[START]
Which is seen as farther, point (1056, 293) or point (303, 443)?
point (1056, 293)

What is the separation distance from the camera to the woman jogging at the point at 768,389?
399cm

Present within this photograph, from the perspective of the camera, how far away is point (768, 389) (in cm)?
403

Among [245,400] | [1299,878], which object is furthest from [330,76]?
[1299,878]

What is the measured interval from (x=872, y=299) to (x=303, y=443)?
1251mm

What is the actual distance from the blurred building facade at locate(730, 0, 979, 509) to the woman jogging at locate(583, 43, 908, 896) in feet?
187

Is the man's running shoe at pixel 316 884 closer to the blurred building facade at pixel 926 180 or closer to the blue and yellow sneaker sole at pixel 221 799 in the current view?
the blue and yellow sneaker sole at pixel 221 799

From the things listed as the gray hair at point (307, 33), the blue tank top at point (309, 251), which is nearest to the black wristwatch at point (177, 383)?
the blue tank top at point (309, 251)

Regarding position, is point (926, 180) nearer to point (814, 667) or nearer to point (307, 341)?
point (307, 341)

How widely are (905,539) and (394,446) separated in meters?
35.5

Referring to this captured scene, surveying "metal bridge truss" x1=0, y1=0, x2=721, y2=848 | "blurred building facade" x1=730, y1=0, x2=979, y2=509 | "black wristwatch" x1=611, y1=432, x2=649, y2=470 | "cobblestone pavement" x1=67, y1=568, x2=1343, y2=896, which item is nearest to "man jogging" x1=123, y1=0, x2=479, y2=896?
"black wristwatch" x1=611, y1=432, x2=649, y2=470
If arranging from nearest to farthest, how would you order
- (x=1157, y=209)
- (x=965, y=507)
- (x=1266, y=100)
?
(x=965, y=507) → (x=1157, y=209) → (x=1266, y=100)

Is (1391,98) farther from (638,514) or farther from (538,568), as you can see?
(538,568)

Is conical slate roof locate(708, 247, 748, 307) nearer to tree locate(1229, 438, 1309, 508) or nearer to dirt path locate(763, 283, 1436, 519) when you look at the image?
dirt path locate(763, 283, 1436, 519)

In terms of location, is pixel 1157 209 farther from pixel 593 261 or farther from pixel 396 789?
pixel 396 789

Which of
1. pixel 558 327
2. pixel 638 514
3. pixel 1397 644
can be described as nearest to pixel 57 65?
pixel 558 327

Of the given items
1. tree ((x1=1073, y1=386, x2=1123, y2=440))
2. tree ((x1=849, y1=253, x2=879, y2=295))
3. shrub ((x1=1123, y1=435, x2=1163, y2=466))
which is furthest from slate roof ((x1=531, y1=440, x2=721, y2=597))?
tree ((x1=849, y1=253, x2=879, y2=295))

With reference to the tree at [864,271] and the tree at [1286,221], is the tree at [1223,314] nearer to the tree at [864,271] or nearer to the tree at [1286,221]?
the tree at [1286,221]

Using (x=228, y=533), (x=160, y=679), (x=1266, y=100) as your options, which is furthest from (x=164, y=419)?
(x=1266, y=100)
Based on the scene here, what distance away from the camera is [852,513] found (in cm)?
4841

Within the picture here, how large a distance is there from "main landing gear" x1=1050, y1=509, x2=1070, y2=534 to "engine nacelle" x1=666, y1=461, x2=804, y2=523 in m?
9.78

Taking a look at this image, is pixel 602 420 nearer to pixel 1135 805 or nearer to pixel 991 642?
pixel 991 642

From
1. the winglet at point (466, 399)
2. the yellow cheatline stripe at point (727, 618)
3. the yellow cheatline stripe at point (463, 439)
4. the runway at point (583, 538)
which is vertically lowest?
[END]
**PROBLEM DESCRIPTION:**
Reproduce the data, keeping every line exactly the same.

**EXERCISE RESPONSE:**
Which is seen as farther, point (1056, 293) or point (303, 443)?
point (1056, 293)

What is the separation distance from the camera to the woman jogging at the point at 768,389?
399cm

Present within this photograph, from the perspective of the camera, how far away is point (768, 389) (in cm)?
403

Among [245,400] | [1299,878], which object is furthest from [330,76]?
[1299,878]

What is the measured interval from (x=872, y=299) to (x=303, y=443)?
1251mm

What is the actual distance from the blurred building facade at locate(730, 0, 979, 509) to the woman jogging at locate(583, 43, 908, 896) in feet?
187

Is the man's running shoe at pixel 316 884 closer to the blurred building facade at pixel 926 180 or closer to the blue and yellow sneaker sole at pixel 221 799 in the current view?
the blue and yellow sneaker sole at pixel 221 799

From the things listed as the gray hair at point (307, 33), the blue tank top at point (309, 251), which is nearest to the black wristwatch at point (177, 383)?
the blue tank top at point (309, 251)

Regarding position, is point (926, 180) nearer to point (814, 667) or nearer to point (307, 341)?
point (307, 341)

How widely are (905,539) and (394,446) separated in meters?
35.5

Referring to this captured scene, surveying "metal bridge truss" x1=0, y1=0, x2=721, y2=848 | "blurred building facade" x1=730, y1=0, x2=979, y2=509 | "black wristwatch" x1=611, y1=432, x2=649, y2=470 | "cobblestone pavement" x1=67, y1=568, x2=1343, y2=896, which item is nearest to "man jogging" x1=123, y1=0, x2=479, y2=896?
"black wristwatch" x1=611, y1=432, x2=649, y2=470
If arranging from nearest to farthest, how would you order
- (x=1157, y=209)
- (x=965, y=507)
- (x=1266, y=100)
?
(x=965, y=507) → (x=1157, y=209) → (x=1266, y=100)

Is (1391,98) farther from (638,514) or farther from (538,568), as you can see?
(538,568)

Is conical slate roof locate(708, 247, 748, 307) nearer to tree locate(1229, 438, 1309, 508) or nearer to dirt path locate(763, 283, 1436, 519) when you look at the image?
dirt path locate(763, 283, 1436, 519)

In terms of location, is pixel 1157 209 farther from pixel 593 261 or farther from pixel 396 789?
pixel 396 789

Which of
1. pixel 558 327
2. pixel 638 514
3. pixel 1397 644
can be described as nearest to pixel 57 65?
pixel 558 327

Of the given items
1. tree ((x1=1073, y1=386, x2=1123, y2=440))
2. tree ((x1=849, y1=253, x2=879, y2=295))
3. shrub ((x1=1123, y1=435, x2=1163, y2=466))
which is furthest from slate roof ((x1=531, y1=440, x2=721, y2=597))?
tree ((x1=849, y1=253, x2=879, y2=295))

With reference to the tree at [864,271] and the tree at [1286,221], is the tree at [1223,314] nearer to the tree at [864,271] or nearer to the tree at [1286,221]?
the tree at [1286,221]

Using (x=228, y=533), (x=160, y=679), (x=1266, y=100) as your options, which is furthest from (x=164, y=419)?
(x=1266, y=100)
Based on the scene here, what distance away from the camera is [852,513] found (in cm)?
4841

Within the picture here, how large a distance is there from "main landing gear" x1=1050, y1=509, x2=1070, y2=534 to "engine nacelle" x1=666, y1=461, x2=804, y2=523 in m?
9.78

Taking a look at this image, is pixel 602 420 nearer to pixel 1135 805 or nearer to pixel 991 642?
pixel 991 642

From
1. the winglet at point (466, 399)
2. the yellow cheatline stripe at point (727, 618)
3. the yellow cheatline stripe at point (463, 439)
4. the runway at point (583, 538)
which is vertically lowest?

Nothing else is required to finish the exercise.